New Church

Courtesy Photo The Samoan Congregational Church of Killeen held a groundbreaking recently to build a new chruch in Killeen on Stan Schlueter Loop.

Local Samoan residents will soon have a new church in Killeen to congregate.

The Samoan Congregational Church of Killeen; aka Samoa-i-Texas (Samoans in Texas), officially kicked off their new building construction on Stan Schlueter Loop, according to a news release from the church.

Attendees celebrated with Samoan food, music and dance. Lay Minister Leasina Lefotu opened with prayer and congratulatory remarks followed by group and family photos. Every family was provided a set of personalized hard hats and shovels to break ground with. The event had activities for all ages: inflatables for the kids, a hilarious game of adult musical chairs that left a few bruises, and a senior citizen talent show that had some of the ladies rolling down the mounds of dirt onsite to roaring laughter and applause, according to the release.

Samoa-i-Texas began in 1993. Services were held in Army chapels, while

Sunday school, pot lucks, and meetings rotated amongst members’ homes

and local parks, Long Branch Park in Killeen, the City Park of Copperas Cove and

Sunburst on Fort Hood to name a few. In 2001, the church purchased the current 3 acre property with an old warehouse as their home base, according to the release.

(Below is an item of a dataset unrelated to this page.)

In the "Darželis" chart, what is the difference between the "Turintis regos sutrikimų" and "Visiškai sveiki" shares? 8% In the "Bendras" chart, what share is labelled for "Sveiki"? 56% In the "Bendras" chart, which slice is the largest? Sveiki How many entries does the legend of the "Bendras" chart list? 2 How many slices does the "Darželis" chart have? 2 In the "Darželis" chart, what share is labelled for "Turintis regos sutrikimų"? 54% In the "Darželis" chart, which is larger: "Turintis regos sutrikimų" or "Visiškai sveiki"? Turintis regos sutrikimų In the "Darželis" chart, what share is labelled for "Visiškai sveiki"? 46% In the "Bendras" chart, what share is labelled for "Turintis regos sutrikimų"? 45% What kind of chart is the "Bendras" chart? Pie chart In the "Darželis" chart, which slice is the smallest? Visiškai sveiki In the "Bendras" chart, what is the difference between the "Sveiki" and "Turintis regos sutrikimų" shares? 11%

The construction of the new 11,000 square foot worship space and classrooms are the final phase in a 20 year plan. In 2010, the warehouse was renovated into a modern meeting hall and church run day care center, Koinonia Christian Academy.

The church alternates worship locations every Sunday between Fort Hood and the current meeting hall in Killeen since increased security to enter the military installations have made it difficult for non military members to attend.

“We want to create a safe haven for both military and nonmilitary families who want to worship in the Samoan language and for our evening English services. Our congregation has grown to include many worshippers who are non-Samoan and from other Christian denominations” said Deacon Sivia Sasa, the project leader.

“After 30 years, we finally have a permanent site to worship without restrictions. Viia le Atua, praise the Lord, we did it,” said Tu’u Falefia, chairman of the church board.

Construction of the new church building will hopefully be completed within the year.